Supplied records =>
==============================

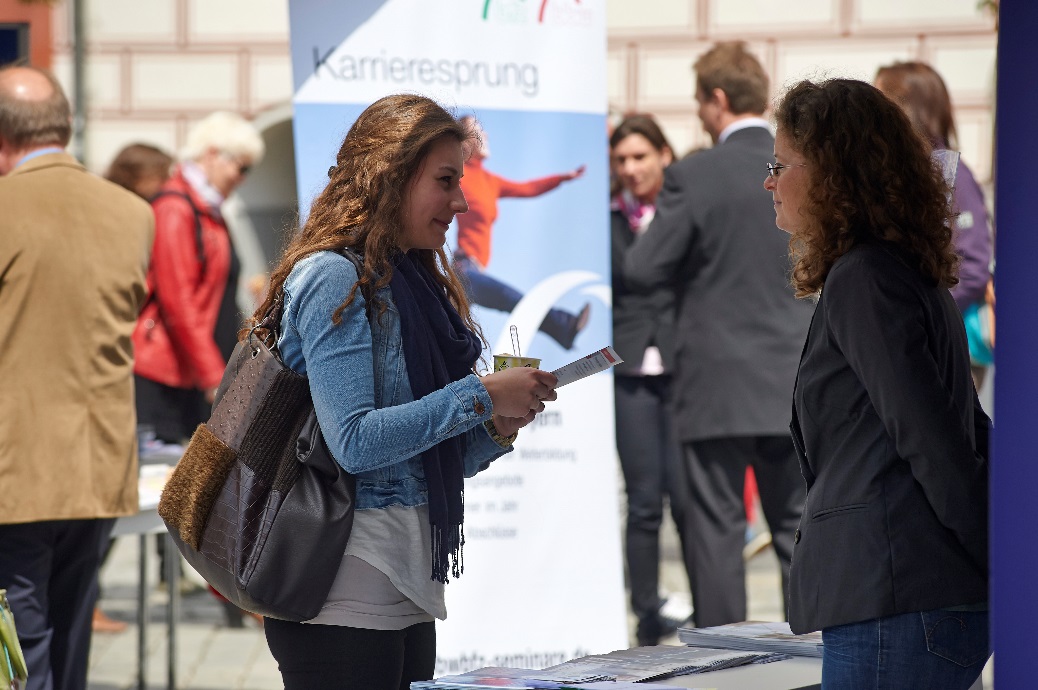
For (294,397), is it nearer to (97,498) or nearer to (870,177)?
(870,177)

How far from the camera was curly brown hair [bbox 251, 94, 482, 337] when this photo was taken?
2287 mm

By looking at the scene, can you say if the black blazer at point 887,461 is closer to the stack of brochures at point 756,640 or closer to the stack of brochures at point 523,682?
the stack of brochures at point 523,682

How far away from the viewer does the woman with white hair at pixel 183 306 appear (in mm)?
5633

==============================

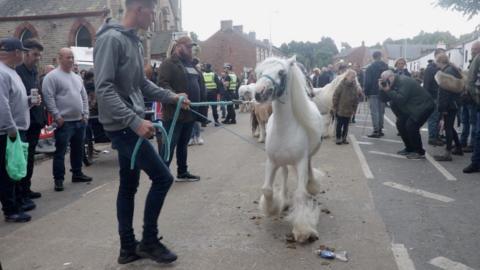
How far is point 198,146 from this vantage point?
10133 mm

==============================

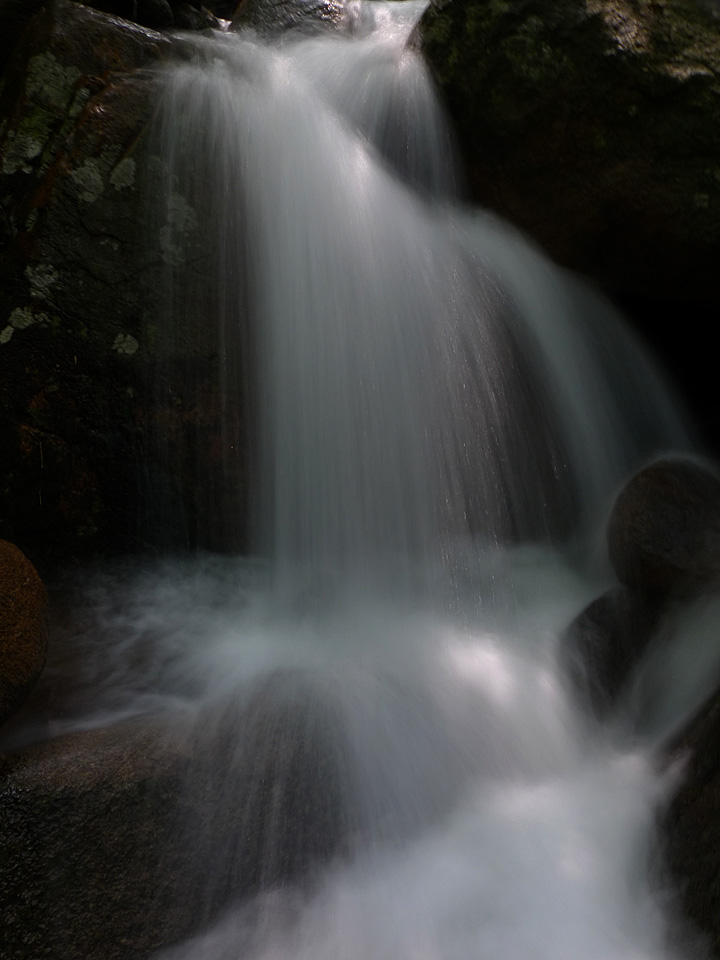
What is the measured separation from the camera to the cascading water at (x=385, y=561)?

==============================

Extract each line of the rows above that contains the string "point", treating uppercase and lowercase letters as distinct.

By looking at the scene, can you say if the black blazer at point 887,461 is closer to the stack of brochures at point 756,640 or closer to the stack of brochures at point 523,682?
the stack of brochures at point 523,682
How far is point 198,146 from this vantage point?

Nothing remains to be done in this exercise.